◆ **Action item A**
From the Phase One IQ3 comparison, list every condition the author kept the same for both test images.
◆ **Action item B**
According to the Phase One IQ3 comparison, what ISO can the new Trichromatic sensor now shoot at?

Phase One IQ3 100MP Trichromatic Colors Compared

Phase One IQ3 100MP Trichromatic Colors Compared

Medium-format cameras have long been known for being able to produce incredible and vibrant colors. This is one of the main reasons behind why many professionals upgrade and spend so much on these systems. The colors that you can achieve with the 16-bit sensors are very desirable and allow much more flexibility in post. Currently, the 100MP sensor is the only CMOS sensor that is 16-bit capable based on the hardware, and most people who shoot with these cameras are very happy with the results. Phase One, however, decided it wasn't good enough and released their new Trichromatic back. 

The Trichromatic back is described as having colors as close to the human eye as possible, with incredible color accuracy and rendering capabilities. They also discuss how they've worked very closely with Sony to develop the hardware more effectively and get the most out of the sensor. This new sensor can now shoot at ISO 35 and in theory, should produce better quality images with less noise. From all the comparisons that I did, I couldn't see any difference in luminance noise, however, there was a distinct difference when it came to color noise. The Trichromatic was significantly better for color noise, which I find to be more of an issue and more difficult to remove in post.

Below you will see two test images, one taken with the standard 100MP back and the other from the Trichromatic back. White balance is exactly the same for both images and the lighting setup was exactly the same too. Both have been shot with the latest blue ring 150mm f/2.8 Schneider lens, which is an extraordinarily good lens. They were both shot wide open in this comparison to bring out some of the flaws in the lens and demonstrate the capabilities of the sensors.

Looking at the comparison above you may be able to tell that the Trichromatic is far more neutral and doesn't have a color cast. The green and purple tones are also far more accurate and overall the image is more vibrant. The standard image has a green cast which wasn't noticeable to me until I put it next to the Trichromatic image. If you take look at the bellows in the back you may be able to see more chromatic issues on the standard back. This was the reason I shot these images wide open, to test the chromatic aberrations. What's amazing to me is that the Trichromatic back is able to minimize chromatic aberrations by a significant degree.

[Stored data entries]
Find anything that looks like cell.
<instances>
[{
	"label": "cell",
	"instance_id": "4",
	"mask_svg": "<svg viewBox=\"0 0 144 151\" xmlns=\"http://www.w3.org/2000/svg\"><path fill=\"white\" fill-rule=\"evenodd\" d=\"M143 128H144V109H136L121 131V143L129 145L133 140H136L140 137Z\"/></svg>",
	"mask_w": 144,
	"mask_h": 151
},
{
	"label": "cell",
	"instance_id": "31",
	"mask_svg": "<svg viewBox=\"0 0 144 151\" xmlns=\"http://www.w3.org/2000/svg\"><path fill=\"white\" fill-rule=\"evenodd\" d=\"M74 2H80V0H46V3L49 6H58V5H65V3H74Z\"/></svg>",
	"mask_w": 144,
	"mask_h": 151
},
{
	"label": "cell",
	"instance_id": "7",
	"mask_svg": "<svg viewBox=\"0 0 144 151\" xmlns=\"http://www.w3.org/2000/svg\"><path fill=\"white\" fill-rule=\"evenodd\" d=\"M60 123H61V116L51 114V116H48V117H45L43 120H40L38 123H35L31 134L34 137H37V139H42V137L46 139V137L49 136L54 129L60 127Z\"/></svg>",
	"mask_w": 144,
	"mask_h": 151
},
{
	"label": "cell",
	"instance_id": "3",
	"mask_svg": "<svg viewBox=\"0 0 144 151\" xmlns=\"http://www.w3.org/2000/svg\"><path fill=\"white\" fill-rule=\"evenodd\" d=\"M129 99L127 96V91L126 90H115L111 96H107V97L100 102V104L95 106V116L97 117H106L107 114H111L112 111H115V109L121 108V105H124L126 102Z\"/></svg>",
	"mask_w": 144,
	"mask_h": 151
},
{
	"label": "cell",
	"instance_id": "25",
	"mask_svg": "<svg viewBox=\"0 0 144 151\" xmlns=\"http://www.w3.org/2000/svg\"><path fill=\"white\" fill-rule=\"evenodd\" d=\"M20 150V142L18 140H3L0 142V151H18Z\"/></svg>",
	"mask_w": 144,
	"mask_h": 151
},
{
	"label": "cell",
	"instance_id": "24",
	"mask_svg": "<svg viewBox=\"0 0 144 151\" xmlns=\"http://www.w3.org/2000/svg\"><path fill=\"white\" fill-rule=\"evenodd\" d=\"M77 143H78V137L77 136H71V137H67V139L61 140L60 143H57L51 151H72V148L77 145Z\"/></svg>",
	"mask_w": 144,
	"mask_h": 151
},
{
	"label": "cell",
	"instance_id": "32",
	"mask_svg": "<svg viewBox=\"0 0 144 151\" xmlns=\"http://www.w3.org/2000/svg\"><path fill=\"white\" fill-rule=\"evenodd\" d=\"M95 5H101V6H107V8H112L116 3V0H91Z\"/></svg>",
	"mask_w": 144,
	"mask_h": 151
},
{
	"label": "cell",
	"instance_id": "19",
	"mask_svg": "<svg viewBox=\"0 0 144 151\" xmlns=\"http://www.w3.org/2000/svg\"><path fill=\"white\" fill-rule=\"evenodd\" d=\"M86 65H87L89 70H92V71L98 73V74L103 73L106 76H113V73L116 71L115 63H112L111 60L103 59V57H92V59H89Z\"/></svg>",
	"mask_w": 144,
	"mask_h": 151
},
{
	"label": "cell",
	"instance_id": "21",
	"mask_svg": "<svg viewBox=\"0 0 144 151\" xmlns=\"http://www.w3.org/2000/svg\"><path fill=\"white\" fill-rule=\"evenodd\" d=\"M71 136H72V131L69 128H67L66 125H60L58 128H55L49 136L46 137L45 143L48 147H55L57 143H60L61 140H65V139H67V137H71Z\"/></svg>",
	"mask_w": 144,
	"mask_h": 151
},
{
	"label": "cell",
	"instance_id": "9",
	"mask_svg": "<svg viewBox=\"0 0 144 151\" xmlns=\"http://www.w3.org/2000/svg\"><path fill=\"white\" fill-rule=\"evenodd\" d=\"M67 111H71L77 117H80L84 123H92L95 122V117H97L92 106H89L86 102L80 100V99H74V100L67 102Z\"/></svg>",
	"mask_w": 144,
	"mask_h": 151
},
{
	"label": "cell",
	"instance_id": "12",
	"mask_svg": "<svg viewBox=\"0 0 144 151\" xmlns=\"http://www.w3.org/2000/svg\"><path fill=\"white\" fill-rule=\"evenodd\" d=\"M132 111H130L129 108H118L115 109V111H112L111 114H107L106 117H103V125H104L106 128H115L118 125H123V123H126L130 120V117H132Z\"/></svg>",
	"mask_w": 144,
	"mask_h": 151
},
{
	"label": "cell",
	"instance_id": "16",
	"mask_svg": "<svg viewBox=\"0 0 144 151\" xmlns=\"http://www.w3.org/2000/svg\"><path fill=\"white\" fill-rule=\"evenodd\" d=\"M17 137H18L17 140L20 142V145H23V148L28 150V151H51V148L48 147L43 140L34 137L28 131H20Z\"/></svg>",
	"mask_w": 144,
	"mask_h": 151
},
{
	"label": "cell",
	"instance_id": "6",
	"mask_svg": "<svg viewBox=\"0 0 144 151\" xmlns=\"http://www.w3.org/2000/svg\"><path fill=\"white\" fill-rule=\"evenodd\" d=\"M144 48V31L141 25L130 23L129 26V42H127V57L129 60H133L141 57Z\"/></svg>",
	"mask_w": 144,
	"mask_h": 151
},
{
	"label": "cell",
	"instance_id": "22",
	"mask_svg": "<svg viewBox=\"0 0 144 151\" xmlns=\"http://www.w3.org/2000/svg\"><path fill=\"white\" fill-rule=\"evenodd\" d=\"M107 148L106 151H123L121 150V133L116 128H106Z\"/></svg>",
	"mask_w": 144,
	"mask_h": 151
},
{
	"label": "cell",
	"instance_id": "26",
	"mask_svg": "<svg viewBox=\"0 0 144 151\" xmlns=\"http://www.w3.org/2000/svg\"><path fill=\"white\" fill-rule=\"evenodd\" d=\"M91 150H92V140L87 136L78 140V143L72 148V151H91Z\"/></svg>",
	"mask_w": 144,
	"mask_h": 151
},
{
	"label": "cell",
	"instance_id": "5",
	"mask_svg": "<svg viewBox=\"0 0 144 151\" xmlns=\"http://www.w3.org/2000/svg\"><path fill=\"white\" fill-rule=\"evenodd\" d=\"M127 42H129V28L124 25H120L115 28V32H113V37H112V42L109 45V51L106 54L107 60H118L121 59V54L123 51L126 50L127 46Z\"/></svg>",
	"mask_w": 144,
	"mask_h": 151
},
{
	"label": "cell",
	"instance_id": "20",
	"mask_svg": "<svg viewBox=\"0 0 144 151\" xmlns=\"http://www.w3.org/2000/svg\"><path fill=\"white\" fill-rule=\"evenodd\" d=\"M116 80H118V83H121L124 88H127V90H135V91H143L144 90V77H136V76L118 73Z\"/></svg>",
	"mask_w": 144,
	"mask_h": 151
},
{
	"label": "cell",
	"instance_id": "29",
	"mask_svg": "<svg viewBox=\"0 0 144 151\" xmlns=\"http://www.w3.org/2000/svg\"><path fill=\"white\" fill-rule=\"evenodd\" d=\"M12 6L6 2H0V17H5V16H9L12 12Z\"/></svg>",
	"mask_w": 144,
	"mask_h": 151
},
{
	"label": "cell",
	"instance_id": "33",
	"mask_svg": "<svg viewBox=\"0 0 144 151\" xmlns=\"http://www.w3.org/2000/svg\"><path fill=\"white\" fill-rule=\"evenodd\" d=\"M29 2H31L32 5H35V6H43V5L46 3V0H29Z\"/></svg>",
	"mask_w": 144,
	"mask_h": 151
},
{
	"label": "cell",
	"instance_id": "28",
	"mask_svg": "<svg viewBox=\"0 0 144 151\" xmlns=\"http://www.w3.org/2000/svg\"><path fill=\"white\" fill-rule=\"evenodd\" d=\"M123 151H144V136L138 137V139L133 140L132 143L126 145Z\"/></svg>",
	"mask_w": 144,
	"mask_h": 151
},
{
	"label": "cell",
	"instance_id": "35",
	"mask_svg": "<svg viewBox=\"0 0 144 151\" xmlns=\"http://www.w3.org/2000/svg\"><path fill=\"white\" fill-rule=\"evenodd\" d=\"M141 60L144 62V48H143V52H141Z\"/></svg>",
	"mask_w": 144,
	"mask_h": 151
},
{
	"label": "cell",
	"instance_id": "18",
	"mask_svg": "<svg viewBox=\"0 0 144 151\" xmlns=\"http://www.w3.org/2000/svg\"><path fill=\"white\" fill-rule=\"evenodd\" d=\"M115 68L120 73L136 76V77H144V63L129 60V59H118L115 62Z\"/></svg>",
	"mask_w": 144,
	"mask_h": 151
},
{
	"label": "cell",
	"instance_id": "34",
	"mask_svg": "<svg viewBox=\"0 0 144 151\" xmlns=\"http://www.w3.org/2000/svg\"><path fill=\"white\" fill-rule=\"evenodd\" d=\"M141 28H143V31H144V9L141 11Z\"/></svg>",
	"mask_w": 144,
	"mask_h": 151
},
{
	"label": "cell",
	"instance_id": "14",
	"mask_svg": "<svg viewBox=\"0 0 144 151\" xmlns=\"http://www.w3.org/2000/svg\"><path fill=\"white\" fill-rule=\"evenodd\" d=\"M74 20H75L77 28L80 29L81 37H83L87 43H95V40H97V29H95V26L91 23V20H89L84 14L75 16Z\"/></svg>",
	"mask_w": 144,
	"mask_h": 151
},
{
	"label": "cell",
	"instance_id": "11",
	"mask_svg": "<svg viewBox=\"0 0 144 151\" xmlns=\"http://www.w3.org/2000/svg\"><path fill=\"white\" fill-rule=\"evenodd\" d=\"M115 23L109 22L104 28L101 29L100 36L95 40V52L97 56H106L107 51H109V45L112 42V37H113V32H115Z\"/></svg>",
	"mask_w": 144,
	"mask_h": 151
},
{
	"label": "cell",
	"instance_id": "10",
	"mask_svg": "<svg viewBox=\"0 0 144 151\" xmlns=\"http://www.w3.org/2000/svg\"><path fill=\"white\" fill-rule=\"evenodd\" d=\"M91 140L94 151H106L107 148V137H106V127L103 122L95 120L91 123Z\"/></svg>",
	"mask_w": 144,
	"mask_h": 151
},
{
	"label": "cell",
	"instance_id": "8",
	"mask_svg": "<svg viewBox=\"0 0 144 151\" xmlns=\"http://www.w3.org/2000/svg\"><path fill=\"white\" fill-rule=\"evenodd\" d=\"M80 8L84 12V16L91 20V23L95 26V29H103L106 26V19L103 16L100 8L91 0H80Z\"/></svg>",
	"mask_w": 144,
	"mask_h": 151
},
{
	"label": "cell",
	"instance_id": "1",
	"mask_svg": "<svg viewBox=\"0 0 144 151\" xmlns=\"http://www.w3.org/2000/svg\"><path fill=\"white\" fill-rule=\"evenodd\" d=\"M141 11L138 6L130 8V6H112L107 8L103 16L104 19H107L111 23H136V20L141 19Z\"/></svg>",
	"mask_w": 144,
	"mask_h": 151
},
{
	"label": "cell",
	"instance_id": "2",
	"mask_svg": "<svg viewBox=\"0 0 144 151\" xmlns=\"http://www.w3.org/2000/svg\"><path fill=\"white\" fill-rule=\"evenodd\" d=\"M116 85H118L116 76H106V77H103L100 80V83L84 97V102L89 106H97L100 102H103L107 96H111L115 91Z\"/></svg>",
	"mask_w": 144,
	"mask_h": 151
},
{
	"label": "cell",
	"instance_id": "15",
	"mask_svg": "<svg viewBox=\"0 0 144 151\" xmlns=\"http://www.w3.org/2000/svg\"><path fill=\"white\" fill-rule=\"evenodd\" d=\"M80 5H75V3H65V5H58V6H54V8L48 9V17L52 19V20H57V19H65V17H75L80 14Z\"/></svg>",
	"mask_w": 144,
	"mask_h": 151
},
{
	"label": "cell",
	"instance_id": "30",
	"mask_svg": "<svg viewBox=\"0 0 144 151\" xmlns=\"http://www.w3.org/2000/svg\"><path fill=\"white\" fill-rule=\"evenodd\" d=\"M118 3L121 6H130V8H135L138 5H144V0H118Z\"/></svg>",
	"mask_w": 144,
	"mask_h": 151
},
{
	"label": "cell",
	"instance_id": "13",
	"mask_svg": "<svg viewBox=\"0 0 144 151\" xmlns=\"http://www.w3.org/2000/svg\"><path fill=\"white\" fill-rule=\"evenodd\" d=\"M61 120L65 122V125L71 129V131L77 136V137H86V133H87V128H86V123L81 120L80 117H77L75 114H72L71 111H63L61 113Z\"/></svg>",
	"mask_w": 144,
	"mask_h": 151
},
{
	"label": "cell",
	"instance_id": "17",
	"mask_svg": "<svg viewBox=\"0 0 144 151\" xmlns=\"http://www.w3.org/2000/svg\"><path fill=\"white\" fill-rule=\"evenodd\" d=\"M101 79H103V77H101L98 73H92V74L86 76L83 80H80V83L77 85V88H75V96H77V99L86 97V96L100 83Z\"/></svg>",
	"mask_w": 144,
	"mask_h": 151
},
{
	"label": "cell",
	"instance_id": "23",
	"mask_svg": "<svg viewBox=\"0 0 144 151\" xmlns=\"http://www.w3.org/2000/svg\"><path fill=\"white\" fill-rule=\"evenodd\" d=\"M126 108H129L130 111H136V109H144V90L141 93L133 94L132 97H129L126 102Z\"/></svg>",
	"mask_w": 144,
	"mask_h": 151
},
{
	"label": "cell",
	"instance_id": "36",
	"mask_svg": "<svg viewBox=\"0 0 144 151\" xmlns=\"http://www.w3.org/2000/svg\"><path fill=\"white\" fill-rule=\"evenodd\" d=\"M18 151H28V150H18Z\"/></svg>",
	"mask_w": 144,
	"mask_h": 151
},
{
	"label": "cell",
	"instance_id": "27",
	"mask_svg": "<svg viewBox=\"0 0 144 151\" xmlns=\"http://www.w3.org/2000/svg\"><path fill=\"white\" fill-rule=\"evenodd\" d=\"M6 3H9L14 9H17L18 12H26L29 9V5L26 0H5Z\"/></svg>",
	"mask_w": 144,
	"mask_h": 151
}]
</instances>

◆ **Answer section A**
- White balance
- Lighting setup
- Lens: the blue ring 150mm f/2.8 Schneider lens
- Aperture: both shot wide open

◆ **Answer section B**
ISO 35.